In 2012, she went back to the race, and won in her group. She found a training partner to support her in her mission to push it to the extreme, resulting in a great race, winning in her age group. She went on to the Ironman 70.3 World Championships in Las Vegas, but was “over-confident and under-prepared”. “I had a terrible race. The international level was very tough.”

After breaking her collar bone and shattering eight bones in her wrist at the 94.7 cycle race, she had to miss the 70.3 in 2013, and aimed instead for Ironman, five weeks later.

She took it conservatively, which meant that when she hit the 28km marker, where people usually start to suffer, she was strong for the end of the race. She ended up winning in her age group in Port Elizabeth. So, she signed up with a coach Raynard Tissink, who said to her the night before Ironman SA 2015: “When are you going to turn pro, after tomorrow you are just going to be the age grouper in South Africa to beat. I think you should turn pro.”

She won in her age group and got her slot to go to Ironman World Championship in Kailua-Kona in Hawaii, the home of Ironman.

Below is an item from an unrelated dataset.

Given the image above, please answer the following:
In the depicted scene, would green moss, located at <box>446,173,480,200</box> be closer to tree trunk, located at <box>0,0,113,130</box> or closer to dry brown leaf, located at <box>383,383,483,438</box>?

She told herself that if she won in her age group there, she would go professional, but she came third. Although she was disappointed, she thought very deeply about it and talked to a lot of people, and decided to take the plunge.

She had a “phenomenal” first professional year in 2016, coming second at Ironman Lake Placid and third at Ironman Barcelona. But then 2017 proved to be a tough year. She moved to Cape Town for her current banking role, and found the demands of the move and establishing a new ecosystem, coupled with travelling around the world and racing against the best, to be challenging. Then, at the close of the season in Taiwan, she tore her calf on the bike. But forever aiming to top her personal best, she’s back in the game in 2018.

“I’ve had some OK races and some not great races, but I am feeling more positive,” she says.

She has become adept at balancing all the demands on her. She works seven days a week to juggle both her athletic and corporate career. She’s even been in race briefings and on conference calls simultaneously.

“One hour, I’ll be in the office doing my office thing and then the next hour I’m in lycra flying down the highway on a time-trial bike. I feel like a superhero, living a dual life!”